I was supposed to have lunch with my friend Megan today, but yesterday evening Patrick found out he would have today off work. So this morning I emailed Megan and asked if we could reschedule for tomorrow since I hadn’t seen a lot of Patrick lately thanks to his work and school schedule.
Moments later I received a response that was very Megan. Among other things, it said:
I should tell you, by moving lunch to tomorrow you are missing out on a killer booby shirt I’m wearing today. Wore it especially for you. Can’t guarantee something so grand tomorrow.
Naturally, I immediately tried to go back on my promise to spend time with Patrick. He’s incredible and all, but he wasn’t promising a killer booby shirt, now was he? Who can pass up that? Not this gay man!

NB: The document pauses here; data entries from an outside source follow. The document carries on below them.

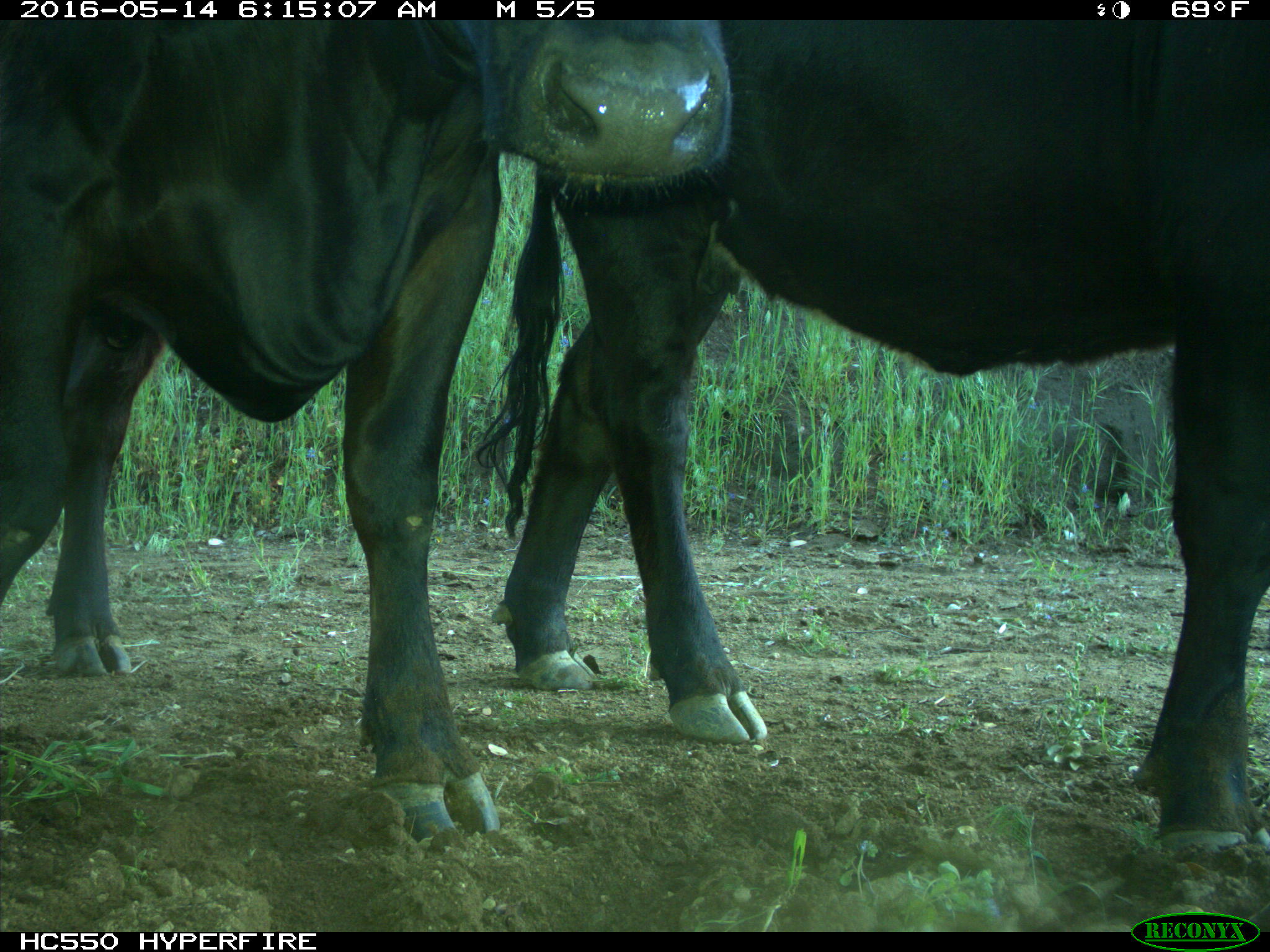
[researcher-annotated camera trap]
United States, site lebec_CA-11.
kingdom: Animalia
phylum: Chordata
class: Mammalia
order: Artiodactyla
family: Bovidae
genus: Bos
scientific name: Bos taurus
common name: domestic cow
Bos taurus (domestic cow).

Sadly, Megan had already made new plans for today, so I settled for shopping with my boyfriend. Thankfully, he more than made up for his lack of boobies by wearing what I am now calling his “killer butt-cheek shorts.”
Patrick needs a day off more often.
June 21, 2005 at 8:56 pm
Man, I hear ya. I love me some boobies too!
“Killer Butt-Cheek Shorts,” though? Sounds almost as good.
June 21, 2005 at 9:38 pm
You two are just chock full of imagery aren’t you… cockteases… bah.
June 22, 2005 at 2:30 am
Boobies or butt cheeks? I know what I’d like to come away with my finger smelling of…
June 22, 2005 at 8:51 am
Ah, domestic bliss. Enjoy it!
June 22, 2005 at 6:34 pm
Does Patrick have some junk in the trunk?